Monday, April 2, 2012

Gold Rush Redux



Gold, mesmerizing the world with its current antic flight, has, since its prehistoric discovery, had its ups and downs. This may be its highest and headiest high because of modern communication and because world trade has interwoven nearly  all countries into a single web.

Touch a portion of that web, and the world vibrates.

The Latin name for the element rocking the world is aurum, and it is accorded a place in the official list of earth elements by the abbreviation AU.

The dictionary ascribes to it two meanings: 1. Heavy yellow, metallic, highly malleable chemical element; 2. Money, wealth.

One of the heaviest elements, gold is given the atomic number 79 and has an atomic weight of about 197. It is measured by troy ounces...12 of which make one pound. For an approximate estimate of how much a troy ounce weighs, heft 20 pennies.

A quart of gold weighs 65 lbs.

Gold is mined and  it is collected in stream beds. It ranges in size from dust-like particles to one discovered in Australia that weighed 150 lbs. The monster was appropriately named "Welcome Stranger".

Gold is found in sea water. Its quantity is so small compared with the amount of sea water that exists that no feasible way to separate it has been discovered. However, it has been estimated that if a way were devised, it could yield 10 billion tons. Considerably more than exists today.


No one is sure how much gold has been produced by man but it is believed that since 1492 to the end of 1956 the world produced approximately 1,946,000,000 oz. If you could mass it all together it would make a cube the size of a school gymnasium.


More than half the world's gold (not counting gold used in jewelry,  industry, dentistry, objets d'art - and that consumed by those who buy liqueurs and cakes decorated with gold flakes, and the gold leaf that for years identified the occupants of countless shops and offices), is in the U.S. Treasury.

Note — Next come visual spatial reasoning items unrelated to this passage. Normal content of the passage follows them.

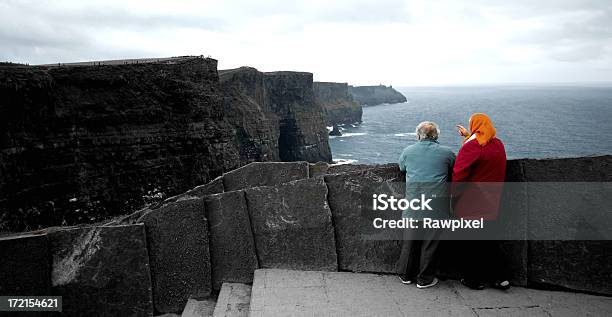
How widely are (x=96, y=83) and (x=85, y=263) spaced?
27.6 m

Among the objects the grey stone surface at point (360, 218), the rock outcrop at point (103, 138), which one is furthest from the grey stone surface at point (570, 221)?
the rock outcrop at point (103, 138)

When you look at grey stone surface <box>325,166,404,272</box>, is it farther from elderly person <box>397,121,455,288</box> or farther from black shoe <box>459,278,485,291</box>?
black shoe <box>459,278,485,291</box>

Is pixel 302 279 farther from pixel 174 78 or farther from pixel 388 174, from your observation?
pixel 174 78

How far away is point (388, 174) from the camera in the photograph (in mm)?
4586

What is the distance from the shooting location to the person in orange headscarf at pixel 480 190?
3982 mm

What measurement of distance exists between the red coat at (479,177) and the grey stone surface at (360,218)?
2.23 ft

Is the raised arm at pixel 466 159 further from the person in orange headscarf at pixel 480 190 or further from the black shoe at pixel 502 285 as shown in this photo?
the black shoe at pixel 502 285

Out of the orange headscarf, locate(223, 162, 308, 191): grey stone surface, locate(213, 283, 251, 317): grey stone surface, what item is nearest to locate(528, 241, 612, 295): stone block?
the orange headscarf

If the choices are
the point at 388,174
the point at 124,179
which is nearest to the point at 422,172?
the point at 388,174

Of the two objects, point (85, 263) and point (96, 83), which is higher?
point (96, 83)

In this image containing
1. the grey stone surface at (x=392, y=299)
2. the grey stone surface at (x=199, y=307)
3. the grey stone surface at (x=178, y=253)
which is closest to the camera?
the grey stone surface at (x=392, y=299)

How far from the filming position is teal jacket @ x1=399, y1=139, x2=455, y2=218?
13.6 ft

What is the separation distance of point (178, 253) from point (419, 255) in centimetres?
238

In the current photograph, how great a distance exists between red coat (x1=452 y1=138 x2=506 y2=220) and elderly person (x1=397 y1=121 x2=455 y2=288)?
16 cm
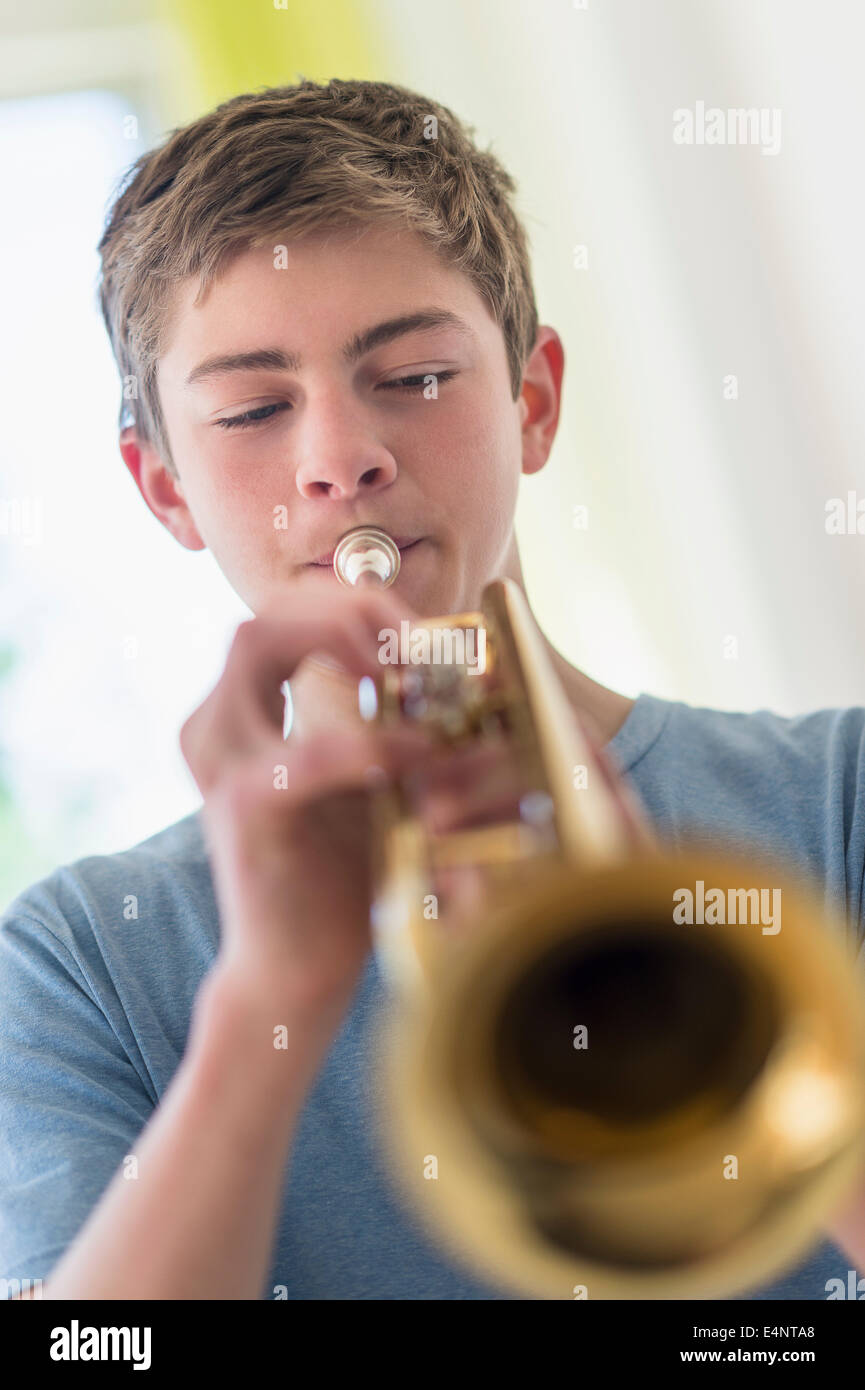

Russia, along with South Africa, Canada, Australia, Ghana and the United States, is one of the top gold producing nations. Yet she owns very little. West Germany is the second largest gold possessor, then France, Switzerland, Italy, Netherlands, Belgium, Japan and Britain.

The application of gold leaf is an art with roots in antiquity. Ancient Egyptians could hammer gold into leaves so thin that it took 367,000 to make a pile an inch high.

To flatten gold, it is placed between a goldbeater's skin - a tough membrane prepared from the  intestines of cattle. Gold used for this purpose is 23 carats fine. Up until a few years ago, it was possible to buy a sheet of gift wrapping paper covered with gold and costing about 25 cents. 

Hammered, one ounce of gold can almost cover 100 square feet.


For centuries man has been monkeying around with less glamorous elements in an attempt to turn them into gold. This kind of sorcery, called alchemy, appears to have been achieved. The New York Times reports that:

 "Lead can be turned into gold. In experimental physics, it has been possible to produce minute quantities of gold through particle bombardment in a particle accelerator, or 'atom smasher,' American experts confirm.

"Price is another thing. You're talking about a cost of anywhere between $1,000 and $1 million a gram - there are 30 grams to an ounce)."

Oh, well - give them time. Look how expensive TV sets used to be.

-30- 

This piece is recycled. I wrote it 32 years ago. I was reminded of it when I read a story about the current rush to revive gold panning in view of the prediction that gold is now expected by some to reach $6,000 an oz.